DeAngelo Tyson and Lawrence Guy also established themselves as credible contributors last year. If the Ravens newcomers can stay healthy, their defensive line rotation could quickly erase the doubt surrounding Ngata’s departure.
3. Can the secondary stay healthy?
A rash of injuries throughout the 2015 campaign depleted the Ravens’ secondary. Five cornerbacks and one safety ended the season in Injured Reserve and a total of 12 cornerbacks cycled through the Ravens’ roster.
The biggest loss was Jimmy Smith, who had evolved into a top-tier corner before suffering a season-ending foot injury in Week 8. Entering his fifth year, Smith signed a four-year extension worth $41 million.

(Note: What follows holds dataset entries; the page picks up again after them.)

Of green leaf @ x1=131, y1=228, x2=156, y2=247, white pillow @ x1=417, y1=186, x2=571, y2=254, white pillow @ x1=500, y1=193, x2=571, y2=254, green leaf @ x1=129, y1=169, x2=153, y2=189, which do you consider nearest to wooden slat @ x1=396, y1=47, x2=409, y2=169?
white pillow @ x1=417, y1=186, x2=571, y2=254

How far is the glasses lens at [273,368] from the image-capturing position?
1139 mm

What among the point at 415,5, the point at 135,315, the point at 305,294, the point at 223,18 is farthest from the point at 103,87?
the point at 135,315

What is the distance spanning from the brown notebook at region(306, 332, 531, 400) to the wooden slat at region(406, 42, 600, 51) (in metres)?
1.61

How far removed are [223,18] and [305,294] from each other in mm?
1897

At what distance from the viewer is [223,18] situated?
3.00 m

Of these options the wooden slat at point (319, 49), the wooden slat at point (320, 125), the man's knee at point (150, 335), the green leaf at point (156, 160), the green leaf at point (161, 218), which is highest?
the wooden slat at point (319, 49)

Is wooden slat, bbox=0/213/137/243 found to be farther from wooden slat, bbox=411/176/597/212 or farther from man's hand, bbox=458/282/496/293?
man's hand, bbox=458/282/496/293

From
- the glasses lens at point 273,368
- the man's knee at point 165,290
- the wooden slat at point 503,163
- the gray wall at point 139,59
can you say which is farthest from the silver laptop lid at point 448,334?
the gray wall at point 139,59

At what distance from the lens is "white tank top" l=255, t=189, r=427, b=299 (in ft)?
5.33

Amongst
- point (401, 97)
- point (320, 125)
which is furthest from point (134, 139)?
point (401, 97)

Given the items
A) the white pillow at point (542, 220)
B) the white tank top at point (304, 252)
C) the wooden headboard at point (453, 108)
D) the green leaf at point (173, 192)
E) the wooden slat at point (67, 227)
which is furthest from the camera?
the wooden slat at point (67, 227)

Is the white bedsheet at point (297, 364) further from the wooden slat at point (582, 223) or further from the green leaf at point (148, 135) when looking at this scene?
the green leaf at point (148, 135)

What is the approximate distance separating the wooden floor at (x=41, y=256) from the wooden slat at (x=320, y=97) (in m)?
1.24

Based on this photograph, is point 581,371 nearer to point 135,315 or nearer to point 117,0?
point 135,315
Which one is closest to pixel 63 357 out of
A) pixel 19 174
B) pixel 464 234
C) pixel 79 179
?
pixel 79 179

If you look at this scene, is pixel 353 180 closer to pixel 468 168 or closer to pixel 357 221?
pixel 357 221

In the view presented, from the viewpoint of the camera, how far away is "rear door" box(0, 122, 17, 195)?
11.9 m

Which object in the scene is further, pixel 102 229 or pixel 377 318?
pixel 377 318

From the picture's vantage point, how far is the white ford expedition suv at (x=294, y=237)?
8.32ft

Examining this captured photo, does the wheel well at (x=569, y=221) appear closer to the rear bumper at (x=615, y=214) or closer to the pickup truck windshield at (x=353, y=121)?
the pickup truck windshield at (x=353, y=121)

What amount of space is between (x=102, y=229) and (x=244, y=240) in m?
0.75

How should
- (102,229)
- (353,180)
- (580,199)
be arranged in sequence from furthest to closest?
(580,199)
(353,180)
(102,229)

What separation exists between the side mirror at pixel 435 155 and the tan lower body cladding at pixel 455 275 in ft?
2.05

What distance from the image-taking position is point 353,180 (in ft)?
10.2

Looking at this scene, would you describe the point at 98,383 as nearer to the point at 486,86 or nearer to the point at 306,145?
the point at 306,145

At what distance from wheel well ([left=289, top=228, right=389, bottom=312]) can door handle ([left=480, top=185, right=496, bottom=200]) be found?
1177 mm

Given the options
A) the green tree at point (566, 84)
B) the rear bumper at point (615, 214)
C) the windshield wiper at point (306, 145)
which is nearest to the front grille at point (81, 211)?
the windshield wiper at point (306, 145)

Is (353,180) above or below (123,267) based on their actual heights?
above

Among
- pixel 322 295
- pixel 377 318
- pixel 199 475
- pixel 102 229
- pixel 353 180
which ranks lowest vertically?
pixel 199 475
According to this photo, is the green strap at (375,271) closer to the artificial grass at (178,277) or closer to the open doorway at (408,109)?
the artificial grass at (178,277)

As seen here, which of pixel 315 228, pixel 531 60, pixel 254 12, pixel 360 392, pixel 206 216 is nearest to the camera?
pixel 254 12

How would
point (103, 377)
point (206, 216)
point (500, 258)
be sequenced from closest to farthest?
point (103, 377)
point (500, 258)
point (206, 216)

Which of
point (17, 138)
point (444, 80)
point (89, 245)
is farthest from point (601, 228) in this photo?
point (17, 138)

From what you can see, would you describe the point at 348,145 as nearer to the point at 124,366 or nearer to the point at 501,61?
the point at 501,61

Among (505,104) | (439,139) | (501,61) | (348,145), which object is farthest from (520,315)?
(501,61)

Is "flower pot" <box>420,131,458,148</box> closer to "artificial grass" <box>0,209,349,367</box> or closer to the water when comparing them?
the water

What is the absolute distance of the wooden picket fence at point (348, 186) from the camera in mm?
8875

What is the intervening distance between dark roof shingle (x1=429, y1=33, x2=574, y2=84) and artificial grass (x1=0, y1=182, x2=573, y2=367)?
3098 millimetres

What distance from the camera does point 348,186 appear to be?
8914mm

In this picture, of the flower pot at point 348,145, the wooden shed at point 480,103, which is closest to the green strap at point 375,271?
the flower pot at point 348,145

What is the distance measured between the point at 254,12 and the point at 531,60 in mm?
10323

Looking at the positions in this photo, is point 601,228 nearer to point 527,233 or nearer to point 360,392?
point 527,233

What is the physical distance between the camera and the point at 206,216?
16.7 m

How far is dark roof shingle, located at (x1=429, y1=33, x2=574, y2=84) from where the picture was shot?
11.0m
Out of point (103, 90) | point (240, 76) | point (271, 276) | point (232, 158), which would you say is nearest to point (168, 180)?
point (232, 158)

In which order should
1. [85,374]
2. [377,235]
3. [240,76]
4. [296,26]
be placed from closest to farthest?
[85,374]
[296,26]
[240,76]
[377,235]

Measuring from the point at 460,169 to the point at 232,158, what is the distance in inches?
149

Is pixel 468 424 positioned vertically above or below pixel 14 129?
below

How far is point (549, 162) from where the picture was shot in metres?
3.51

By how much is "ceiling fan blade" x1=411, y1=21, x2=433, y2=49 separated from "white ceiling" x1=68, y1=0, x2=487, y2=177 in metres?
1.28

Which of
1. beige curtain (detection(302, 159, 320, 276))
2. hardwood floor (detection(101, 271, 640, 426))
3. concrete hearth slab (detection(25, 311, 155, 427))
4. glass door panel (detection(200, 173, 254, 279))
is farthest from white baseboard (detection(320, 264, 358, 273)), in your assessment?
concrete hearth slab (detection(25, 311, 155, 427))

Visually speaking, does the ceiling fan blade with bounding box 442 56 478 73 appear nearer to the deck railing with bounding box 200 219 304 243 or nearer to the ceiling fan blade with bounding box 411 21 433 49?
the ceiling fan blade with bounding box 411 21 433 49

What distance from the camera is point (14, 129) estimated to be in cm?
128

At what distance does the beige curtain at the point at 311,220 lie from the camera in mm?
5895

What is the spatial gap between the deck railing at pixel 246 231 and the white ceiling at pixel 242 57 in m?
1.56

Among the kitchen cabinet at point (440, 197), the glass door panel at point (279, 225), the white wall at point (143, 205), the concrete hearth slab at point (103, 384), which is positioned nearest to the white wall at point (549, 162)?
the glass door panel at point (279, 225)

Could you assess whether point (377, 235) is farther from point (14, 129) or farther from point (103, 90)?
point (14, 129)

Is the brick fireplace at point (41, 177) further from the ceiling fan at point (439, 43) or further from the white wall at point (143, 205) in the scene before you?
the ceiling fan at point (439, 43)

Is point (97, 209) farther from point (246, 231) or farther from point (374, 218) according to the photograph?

Along with Lardarius Webb, who was hampered by a back injury for the majority of 2014, Smith could fix the Ravens backfield that served as the team’s most glaring weakness one year ago.
“His best football is still ahead of him,” Ravens general manager Ozzie Newsome said after Smith signed his new contract. “If he doesn’t get hurt in the Cincinnati game last year, I don’t know where he could have ended up at as a player, but he is definitely trending up.”
The Ravens also return Asa Jackson, Rashaan Melvin and Anthony Levine to the lineup. With another offseason of improvement and less injury-induced pressure to produce, the three corners could emerge as more consistent reserves. Tray Walker, the Ravens’ fourth-round pick from Texas Southern, could also see time alongside the two veteran starters.
Poor health unraveled this unit early in the 2014 season. The Ravens advanced to the second round of the playoffs in spite of the secondary’s shortcomings, but to play deep into January and February, the secondary must be better.